- _Text excerpt_:
DAMM - Differential Analysis of Malware in Memory

It is meant as a proving ground for interesting new techniques to be made available to the community. These techniques are an attempt to speed up the investigation process through data reduction and codifying some expert knowledge.

Features

  • ~30 Volatility plugins combined into ~20 DAMM plugins (e.g., pslist, psxview and other elements are combined into a ‘processes’ plugin)
  • Can run multiple plugins in one invocation
  • The option to store plugin results in SQLite databases for preservation or for “cached” analysis
  • A filtering/type system that allows easily filtering on attributes like pids to see all information related to some process and exact or partial matching for strings, etc.

- _Supplied records_:
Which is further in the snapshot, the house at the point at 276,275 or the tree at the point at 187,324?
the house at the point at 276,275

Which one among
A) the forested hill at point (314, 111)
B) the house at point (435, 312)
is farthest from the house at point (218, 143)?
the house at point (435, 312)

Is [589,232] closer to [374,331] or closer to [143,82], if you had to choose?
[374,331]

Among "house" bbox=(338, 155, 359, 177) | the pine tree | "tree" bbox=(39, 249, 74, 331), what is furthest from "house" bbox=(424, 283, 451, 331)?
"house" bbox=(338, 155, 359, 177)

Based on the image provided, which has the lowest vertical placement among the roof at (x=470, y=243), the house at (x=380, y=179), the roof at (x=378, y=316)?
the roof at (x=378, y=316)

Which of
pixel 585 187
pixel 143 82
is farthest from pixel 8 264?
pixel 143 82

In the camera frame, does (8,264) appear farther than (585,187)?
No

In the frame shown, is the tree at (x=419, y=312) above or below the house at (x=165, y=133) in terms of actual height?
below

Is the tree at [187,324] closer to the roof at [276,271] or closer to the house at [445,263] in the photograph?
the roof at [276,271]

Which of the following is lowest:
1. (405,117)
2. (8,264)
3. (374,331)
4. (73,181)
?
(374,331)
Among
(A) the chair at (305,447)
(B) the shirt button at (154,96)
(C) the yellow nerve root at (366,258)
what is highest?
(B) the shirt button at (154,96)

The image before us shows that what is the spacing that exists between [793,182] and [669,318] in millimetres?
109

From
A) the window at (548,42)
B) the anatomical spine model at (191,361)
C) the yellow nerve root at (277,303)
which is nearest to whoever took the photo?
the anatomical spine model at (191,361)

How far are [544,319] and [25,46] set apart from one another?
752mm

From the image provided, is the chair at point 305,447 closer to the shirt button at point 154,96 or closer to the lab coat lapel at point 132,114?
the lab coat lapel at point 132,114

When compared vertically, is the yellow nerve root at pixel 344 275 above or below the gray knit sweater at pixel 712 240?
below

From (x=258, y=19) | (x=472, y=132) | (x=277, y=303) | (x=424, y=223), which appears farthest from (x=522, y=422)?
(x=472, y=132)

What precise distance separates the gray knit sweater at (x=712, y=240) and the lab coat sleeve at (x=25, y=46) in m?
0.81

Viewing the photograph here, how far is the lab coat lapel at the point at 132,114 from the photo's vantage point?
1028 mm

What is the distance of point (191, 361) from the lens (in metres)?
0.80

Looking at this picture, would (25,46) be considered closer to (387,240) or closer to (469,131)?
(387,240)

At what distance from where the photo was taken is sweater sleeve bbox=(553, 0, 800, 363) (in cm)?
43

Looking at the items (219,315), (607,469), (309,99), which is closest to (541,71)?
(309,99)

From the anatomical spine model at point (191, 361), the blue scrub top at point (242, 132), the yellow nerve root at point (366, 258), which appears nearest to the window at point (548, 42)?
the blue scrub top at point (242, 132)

- _Stated goal 1_: Transcribe the DAMM excerpt, everything from "DAMM - Differential" down to "some expert knowledge.".
- _Stated goal 2_: Locate each line in the entries that includes the word "blue" and copy those lines out.
The DAMM excerpt and the entries come from unrelated sources.

- _Written solution 1_:
DAMM - Differential Analysis of Malware in Memory

It is meant as a proving ground for interesting new techniques to be made available to the community. These techniques are an attempt to speed up the investigation process through data reduction and codifying some expert knowledge.

- _Written solution 2_:
From the anatomical spine model at point (191, 361), the blue scrub top at point (242, 132), the yellow nerve root at point (366, 258), which appears nearest to the window at point (548, 42)?
the blue scrub top at point (242, 132)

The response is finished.